I am deep into that rewrite this week. There is maybe another week or 2 before I can return to finish the work in the scripture apps.

The 3d models for the Ezekiel's Bones website are also waiting for this build environment rewrite. I need to test print everything using the exact deployed 3d model files.

It is not good enough to test print from some point earlier in the design/build process. There is no efficient way to do test prints now. When the build process is under better control this should be easy to do.

Warning: Geek Speak Begins Here

You non-geek types can safely scroll down to "Geek Speak Ends here."

Tech Details

For those who care, the build environment goes back to the days of server side page rendering in PHP. PHP has always been a disaster language. Our server was hacked at some point by someone going in through the php language engine itself. (I suspect at least 2 times, though I do not know for sure.)

I knew I needed to get off that system once I understood php security risks on public facing servers. The php code was ported to Python 2 and shifted off the server to offline computers in the office. The web server from that point to this day only holds read-only data files. Little to nothing else resides there, aside from feedback handling and chat in the classroom.

Php mixes html and php language in the source files. That is a conceptual mess too. Anyone writing in html needs to learn 2 languages. Fine for programmers, but not all of our Philologists are programmers.

The mixing of 2 languages in html pages also came to an end with Python. Python, instead, could just scan for special html tags that got replaced. It was a good theoretical start.

By 2008, Python 3 was released. This was a different language than Python 2. Code written in Python 2 would not run unmodified in Python 3. So all libraries and tools across the industry had to be rewritten, a process expected at the time to take many years, which in the end it did. Some Python libraries took the change in Python 3 to not just port, but to rewrite at the same time.

This meant that even if you rewrote code from Python 2 to Python 3 there was little chance it could run. The second round of timeline apps got caught in that mess.

Prophetic dreams were clear to get into 1 programming language. Since Javascript is the only language for use in browsers, that meant moving Python build tools to Javascript. Javascript became the only interesting language in our set of programming tools.
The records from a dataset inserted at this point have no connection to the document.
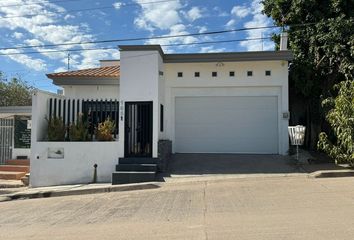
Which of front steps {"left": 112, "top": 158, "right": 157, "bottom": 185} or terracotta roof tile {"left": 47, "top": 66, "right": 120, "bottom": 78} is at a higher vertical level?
terracotta roof tile {"left": 47, "top": 66, "right": 120, "bottom": 78}

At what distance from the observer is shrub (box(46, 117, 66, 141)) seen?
16500 millimetres

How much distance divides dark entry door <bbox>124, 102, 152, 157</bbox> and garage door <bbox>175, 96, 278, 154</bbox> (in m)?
2.78

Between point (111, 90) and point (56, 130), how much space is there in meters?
3.72

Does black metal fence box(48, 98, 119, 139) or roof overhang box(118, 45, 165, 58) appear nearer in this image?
roof overhang box(118, 45, 165, 58)

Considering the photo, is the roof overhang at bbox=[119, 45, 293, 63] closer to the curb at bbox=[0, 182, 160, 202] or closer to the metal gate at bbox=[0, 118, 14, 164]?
the curb at bbox=[0, 182, 160, 202]

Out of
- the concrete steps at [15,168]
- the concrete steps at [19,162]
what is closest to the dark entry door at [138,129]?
the concrete steps at [15,168]

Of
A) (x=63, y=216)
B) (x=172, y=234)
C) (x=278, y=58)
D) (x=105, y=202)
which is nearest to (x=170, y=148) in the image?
(x=278, y=58)

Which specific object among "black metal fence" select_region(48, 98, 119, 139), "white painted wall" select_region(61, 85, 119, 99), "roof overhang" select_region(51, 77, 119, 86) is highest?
"roof overhang" select_region(51, 77, 119, 86)

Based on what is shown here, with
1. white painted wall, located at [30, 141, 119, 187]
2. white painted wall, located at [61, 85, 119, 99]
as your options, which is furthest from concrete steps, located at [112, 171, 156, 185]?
white painted wall, located at [61, 85, 119, 99]

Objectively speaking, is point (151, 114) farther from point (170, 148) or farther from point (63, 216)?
point (63, 216)

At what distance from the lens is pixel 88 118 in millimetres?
17188

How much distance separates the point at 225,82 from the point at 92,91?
5931mm

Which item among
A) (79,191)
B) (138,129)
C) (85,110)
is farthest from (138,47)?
(79,191)

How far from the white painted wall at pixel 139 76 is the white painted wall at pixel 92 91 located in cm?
271
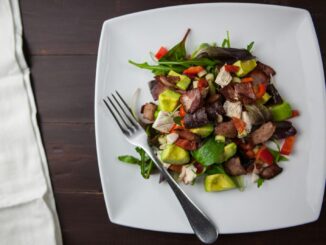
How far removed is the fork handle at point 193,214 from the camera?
1.33 meters

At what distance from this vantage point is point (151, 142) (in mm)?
1371

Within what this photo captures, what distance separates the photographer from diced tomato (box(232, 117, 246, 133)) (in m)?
1.29

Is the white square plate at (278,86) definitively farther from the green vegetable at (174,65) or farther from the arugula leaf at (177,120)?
the arugula leaf at (177,120)

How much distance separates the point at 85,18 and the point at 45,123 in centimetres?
46

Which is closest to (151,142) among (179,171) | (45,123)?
(179,171)

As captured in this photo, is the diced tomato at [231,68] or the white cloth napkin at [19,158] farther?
the white cloth napkin at [19,158]

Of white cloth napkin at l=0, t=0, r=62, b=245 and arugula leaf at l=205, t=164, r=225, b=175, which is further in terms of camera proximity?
white cloth napkin at l=0, t=0, r=62, b=245

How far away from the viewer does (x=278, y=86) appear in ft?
4.53

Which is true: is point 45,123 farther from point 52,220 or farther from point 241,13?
point 241,13

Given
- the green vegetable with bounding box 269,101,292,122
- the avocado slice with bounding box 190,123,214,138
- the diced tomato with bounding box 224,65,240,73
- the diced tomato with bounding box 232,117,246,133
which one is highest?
the diced tomato with bounding box 224,65,240,73

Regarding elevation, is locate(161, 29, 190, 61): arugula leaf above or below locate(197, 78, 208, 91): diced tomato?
above

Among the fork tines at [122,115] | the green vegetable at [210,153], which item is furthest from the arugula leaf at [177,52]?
the green vegetable at [210,153]

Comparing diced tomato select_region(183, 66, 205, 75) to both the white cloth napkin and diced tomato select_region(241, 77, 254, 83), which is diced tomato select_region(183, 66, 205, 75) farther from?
the white cloth napkin

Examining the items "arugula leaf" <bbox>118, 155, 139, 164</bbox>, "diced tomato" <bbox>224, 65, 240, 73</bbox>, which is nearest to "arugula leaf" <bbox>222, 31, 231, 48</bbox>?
"diced tomato" <bbox>224, 65, 240, 73</bbox>
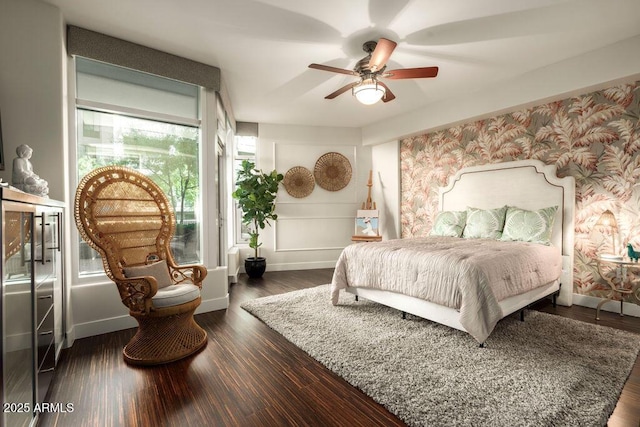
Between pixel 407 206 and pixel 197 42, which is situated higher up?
pixel 197 42

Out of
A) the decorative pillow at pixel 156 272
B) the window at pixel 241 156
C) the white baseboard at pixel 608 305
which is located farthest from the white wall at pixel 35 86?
the white baseboard at pixel 608 305

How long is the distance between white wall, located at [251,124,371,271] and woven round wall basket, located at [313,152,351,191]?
94 millimetres

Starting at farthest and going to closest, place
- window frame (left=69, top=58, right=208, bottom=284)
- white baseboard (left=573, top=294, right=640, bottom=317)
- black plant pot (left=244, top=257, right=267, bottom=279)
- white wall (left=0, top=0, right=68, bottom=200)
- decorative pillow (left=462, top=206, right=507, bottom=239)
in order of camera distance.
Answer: black plant pot (left=244, top=257, right=267, bottom=279) < decorative pillow (left=462, top=206, right=507, bottom=239) < white baseboard (left=573, top=294, right=640, bottom=317) < window frame (left=69, top=58, right=208, bottom=284) < white wall (left=0, top=0, right=68, bottom=200)

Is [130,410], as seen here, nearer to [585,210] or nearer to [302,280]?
[302,280]

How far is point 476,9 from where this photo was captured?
244 centimetres

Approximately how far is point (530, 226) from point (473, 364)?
2151 millimetres

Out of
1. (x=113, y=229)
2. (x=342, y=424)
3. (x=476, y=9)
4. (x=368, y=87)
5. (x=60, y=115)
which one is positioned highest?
(x=476, y=9)

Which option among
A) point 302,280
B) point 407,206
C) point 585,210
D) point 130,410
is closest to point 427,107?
point 407,206

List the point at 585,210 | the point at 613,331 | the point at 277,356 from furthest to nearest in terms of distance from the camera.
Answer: the point at 585,210, the point at 613,331, the point at 277,356

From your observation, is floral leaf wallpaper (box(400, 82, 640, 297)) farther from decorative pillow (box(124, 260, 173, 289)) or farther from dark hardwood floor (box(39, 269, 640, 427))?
decorative pillow (box(124, 260, 173, 289))

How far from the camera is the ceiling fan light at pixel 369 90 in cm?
287

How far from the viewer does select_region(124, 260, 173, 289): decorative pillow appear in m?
2.42

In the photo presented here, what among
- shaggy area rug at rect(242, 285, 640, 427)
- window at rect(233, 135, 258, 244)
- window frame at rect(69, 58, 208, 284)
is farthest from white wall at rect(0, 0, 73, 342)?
window at rect(233, 135, 258, 244)

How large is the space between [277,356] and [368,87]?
2479mm
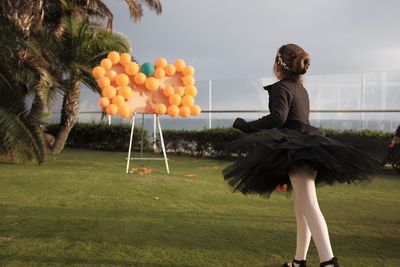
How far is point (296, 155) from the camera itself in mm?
2516

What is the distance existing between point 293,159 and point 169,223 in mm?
2052

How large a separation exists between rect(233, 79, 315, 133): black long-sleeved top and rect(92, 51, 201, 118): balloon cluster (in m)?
4.95

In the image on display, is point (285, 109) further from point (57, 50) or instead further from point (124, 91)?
point (57, 50)

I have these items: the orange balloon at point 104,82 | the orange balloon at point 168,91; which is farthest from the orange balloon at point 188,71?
the orange balloon at point 104,82

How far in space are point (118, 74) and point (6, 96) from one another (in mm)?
2071

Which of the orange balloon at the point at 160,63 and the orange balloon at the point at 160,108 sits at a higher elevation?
the orange balloon at the point at 160,63

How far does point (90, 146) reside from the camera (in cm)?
1405

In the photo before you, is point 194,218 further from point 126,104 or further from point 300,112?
point 126,104

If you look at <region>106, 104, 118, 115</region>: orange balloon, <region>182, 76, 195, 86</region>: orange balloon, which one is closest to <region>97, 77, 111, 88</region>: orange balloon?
<region>106, 104, 118, 115</region>: orange balloon

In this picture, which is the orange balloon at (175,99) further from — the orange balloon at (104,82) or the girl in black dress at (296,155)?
the girl in black dress at (296,155)

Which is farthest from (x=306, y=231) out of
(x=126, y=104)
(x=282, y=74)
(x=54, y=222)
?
(x=126, y=104)

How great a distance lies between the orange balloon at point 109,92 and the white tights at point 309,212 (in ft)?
17.1

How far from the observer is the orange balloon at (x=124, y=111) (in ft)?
24.4

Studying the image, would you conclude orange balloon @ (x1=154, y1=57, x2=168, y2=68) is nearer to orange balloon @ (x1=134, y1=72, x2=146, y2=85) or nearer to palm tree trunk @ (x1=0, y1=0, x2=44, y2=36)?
orange balloon @ (x1=134, y1=72, x2=146, y2=85)
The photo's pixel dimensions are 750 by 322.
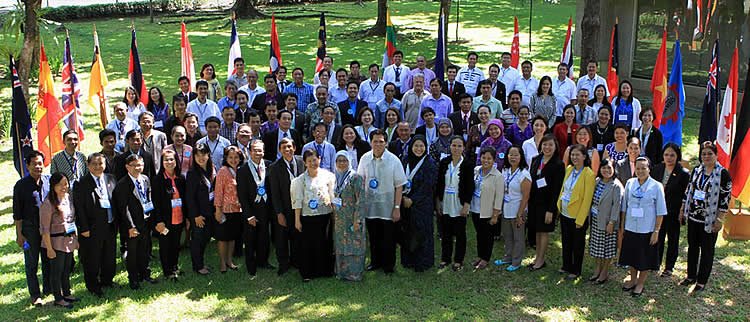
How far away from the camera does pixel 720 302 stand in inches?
269

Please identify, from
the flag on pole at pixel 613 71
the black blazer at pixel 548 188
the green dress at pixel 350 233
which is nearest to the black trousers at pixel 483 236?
the black blazer at pixel 548 188

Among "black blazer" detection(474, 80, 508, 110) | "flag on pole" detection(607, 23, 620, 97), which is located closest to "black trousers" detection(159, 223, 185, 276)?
"black blazer" detection(474, 80, 508, 110)

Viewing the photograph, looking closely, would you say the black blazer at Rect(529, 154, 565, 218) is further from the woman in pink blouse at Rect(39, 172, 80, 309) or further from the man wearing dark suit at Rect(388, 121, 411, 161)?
the woman in pink blouse at Rect(39, 172, 80, 309)

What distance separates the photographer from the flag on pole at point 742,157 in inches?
309

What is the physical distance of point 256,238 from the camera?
7.61 metres

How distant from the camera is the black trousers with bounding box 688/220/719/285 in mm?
6867

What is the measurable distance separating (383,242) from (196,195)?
2174mm


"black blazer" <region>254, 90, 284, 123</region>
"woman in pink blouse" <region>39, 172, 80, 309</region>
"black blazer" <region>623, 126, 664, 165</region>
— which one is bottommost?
"woman in pink blouse" <region>39, 172, 80, 309</region>

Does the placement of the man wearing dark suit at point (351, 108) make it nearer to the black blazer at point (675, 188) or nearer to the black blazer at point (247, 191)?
the black blazer at point (247, 191)

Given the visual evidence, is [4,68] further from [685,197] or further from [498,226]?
[685,197]

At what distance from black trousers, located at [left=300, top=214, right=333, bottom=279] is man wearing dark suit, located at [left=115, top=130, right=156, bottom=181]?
190 cm

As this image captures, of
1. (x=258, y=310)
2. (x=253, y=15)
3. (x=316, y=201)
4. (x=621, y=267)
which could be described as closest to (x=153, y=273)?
(x=258, y=310)

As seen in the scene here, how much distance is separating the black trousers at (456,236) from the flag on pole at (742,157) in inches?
131

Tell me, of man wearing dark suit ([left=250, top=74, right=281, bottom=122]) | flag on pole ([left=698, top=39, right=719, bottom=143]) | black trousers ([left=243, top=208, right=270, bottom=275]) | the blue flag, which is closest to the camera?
black trousers ([left=243, top=208, right=270, bottom=275])
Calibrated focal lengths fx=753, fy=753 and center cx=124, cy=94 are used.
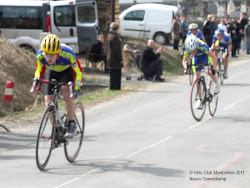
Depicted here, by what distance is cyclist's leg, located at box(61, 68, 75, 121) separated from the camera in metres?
10.2

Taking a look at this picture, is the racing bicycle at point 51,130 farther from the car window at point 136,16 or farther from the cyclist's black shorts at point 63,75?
the car window at point 136,16

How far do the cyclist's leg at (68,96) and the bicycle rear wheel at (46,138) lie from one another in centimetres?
33

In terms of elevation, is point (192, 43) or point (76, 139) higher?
point (192, 43)

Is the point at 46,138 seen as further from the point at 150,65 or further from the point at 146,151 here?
the point at 150,65

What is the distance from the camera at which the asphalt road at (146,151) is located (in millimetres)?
9430

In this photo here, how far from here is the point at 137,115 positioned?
16469mm

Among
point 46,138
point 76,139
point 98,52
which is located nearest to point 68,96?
point 46,138

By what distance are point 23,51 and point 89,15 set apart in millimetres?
4074

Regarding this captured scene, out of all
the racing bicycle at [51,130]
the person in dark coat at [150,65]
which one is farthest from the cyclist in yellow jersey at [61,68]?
the person in dark coat at [150,65]

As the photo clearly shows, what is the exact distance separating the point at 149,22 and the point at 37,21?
11.2 m

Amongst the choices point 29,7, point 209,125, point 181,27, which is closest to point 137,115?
point 209,125

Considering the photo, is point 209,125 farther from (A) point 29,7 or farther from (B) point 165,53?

So the python code for html parsing was mechanically ported to Javascript using some conversion tool. I do not remember the name. It became independent apps that ran under a popular Javascript build tool named gulp. Gulp was slow, but worked. Though popular, Gulp was a mess of a tool. It seemed to have been designed by someone unskilled in using Javascript itself. In frustration, I later switched to an ancient build tool named make. This was way better than gulp in many ways, but still fairly slow.

To boost the speed of website builds, the independent apps were then merged into 1 standalone program. This is where it stands right now. Our build process works but, it is a massive kludge.

My Rewrite Goal

My skill at writing high speed, high quality, Javascript has changed over the years. The genome work, especially, forced me to think about speed. Javascript can be very, very fast, but it is tricky to use it well.

Good Javascript uses callbacks and closures extensively. At least in my day, these techniques were not taught in school.

The rewrite I am working on now, in terms of lines of code, is maybe 10 percent of the size of the old version. I am dropping everything that is not now regularly used in our current apps and websites. There is a lot of cruft that is going away.

The same design tricks I used for the new scripture markup code will work for html pages too. I can see in the early code running this week that it will be screaming fast. It will also be completely modular, important for the variety of build problems still to be solved.

Geek Speak Ends here

The headline stream of war news is lightening up. Trust this will be true for many more months. We can go back to regular work, but we need to keep an ear out for trouble in the distance.